A new report from JAMA Network Open has revealed that the implementation of telehealth at an NCI-designated comprehensive cancer center has led to a considerable decrease in carbon emissions. This suggests that virtual care could be a great way to reduce the environmental impact of healthcare.
In 2020, global CO2 emissions decreased significantly due to the restrictions prompted by the COVID-19 pandemic. The US led this reduction with a nearly 13% decrease, mostly due to decreases in transportation. In the US, health care sector GHG emissions rose by 6% from 2008 to 2018. In response to the climate emergency, over 200 health journals published a joint statement urging urgent action. This study estimates the CO2 emissions saved from implementing telemedicine at the Moffitt Cancer Center.
CO2 emissions decreased globally by 6.4%, or 2.3 billion tons, in 2020 due to the COVID-19 pandemic. In the US, emissions fell by 13%, mostly due to decreases in transportation. The healthcare sector’s GHG emissions rose by 6%, or 8.5% of domestic GHG emissions, from 2008 to 2018, with the US having the highest per capita CO2 equivalent emissions among industrialized nations. In response to the climate emergency, over 200 leading health journals published a joint commentary which called for urgent action to limit the impact of climate change on health. Subsequently, telemedicine was quickly adopted for widespread access to health care. The researchers of this study sought to investigate whether telemedicine visits do help to reduce carbon emissions.
To do this, the researchers utilized a large oncolgy patient data set from Moffitt Cancer Center.
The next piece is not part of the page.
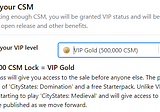 Lock your CSM for a free VIP pass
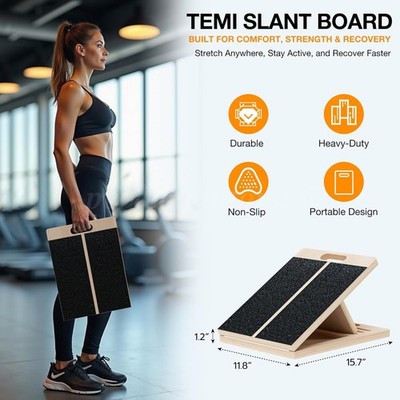 Professional Wooden Slant Board Adjustable Incline Board Calf Stretcher Portable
The data consisted of 23,228 patients who participated in 49,329 telehealth visits between April 1st, 2020, and June 30th, 2021. 21,489 of these visits took place among those with a driving time of 60 minutes or less, while 27,840 were among those with a commute of more than 60 minutes. The researchers discovered that telehealth had a major positive environmental impact, saving 424,471 kg of carbon dioxide emissions among patients who lived within an hour of the cancer center, and a remarkable 2.7 million kg of carbon dioxide emissions among those with a longer commute.
The results of this cross-sectional study highlighted the immense benefits of telemedicine in oncology, and the researchers propose that it should be implemented further. Additionally, telemedicine can also help reduce greenhouse gas emissions associated with health care. However, the researchers did note some limitations to the study, including the assumption that patients would have traveled via personal automobile and the lack of accounting for electricity used during telemedicine visits must be taken into consideration. The researchers believe that further research is needed on the long-term oncologic outcomes with telemedicine visits to assess the true efficacy of telemedicine.